Experimental program
Comparison scheme
Effect test

Embodiment 1

[0014] Example 1 Design of a DNA array for high-throughput targeted capture sequencing of leukemia chromosomal aberrations

[0015] Agilent SureSelect DNA Design Tool was used to design probes for 18 genes (see Table 2) involved in chromosomal aberrations. The parameters are set as follows:

[0016] Species: H.sapiens, hg19, GRCH37, February2009; Databases: RefSeq, Ensembl, CCDS, Gencode, VEGA, SNP,

[0017] CytoBand; Region: Entire Transcribed Region; Region Extension: 10 bases from 3’end and 10 bases from 5’end; Tiling density: 2×; Masking: Least Stringent; Boosting: Balanced.
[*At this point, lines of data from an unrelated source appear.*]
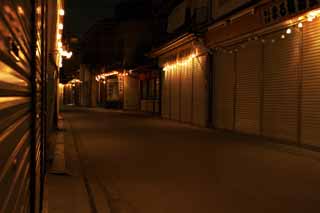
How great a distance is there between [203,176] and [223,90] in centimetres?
1054

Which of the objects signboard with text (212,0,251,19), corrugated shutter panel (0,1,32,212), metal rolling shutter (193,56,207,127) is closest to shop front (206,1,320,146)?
signboard with text (212,0,251,19)

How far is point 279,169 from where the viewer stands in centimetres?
912

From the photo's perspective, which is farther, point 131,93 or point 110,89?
point 110,89

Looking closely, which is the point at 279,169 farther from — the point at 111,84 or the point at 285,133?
the point at 111,84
[0018] Table 2 Gene fragments captured by probes

[0019] serial number Gene chromosome start site stop site Region size (bp) 1 ABL1 (ABL) 9 133589258 133763072 173815 2 ETV6(TEL) 12 11802778 12048335 24558 3 IGHD (IGH) 14 106303089 106312020 8932 4 KAT6A(MOZ) 8 41786987 41909515 122529 5 KMT2A (MLL) 11 118307195 118397549 90355 ...

Embodiment 2

[0020] Embodiment 2 uses the present invention to detect clinical samples

[0021] 1. Extraction of bone marrow or peripheral blood samples to extract genomic DNA.

[0022] 2. Preparation before hybridization

[0023] 2.1 Genomic DNA is broken into small fragments of several hundred bases to build a library.

[0024] 2.2 Use Agencourt AMPure XP beads to purify the sample.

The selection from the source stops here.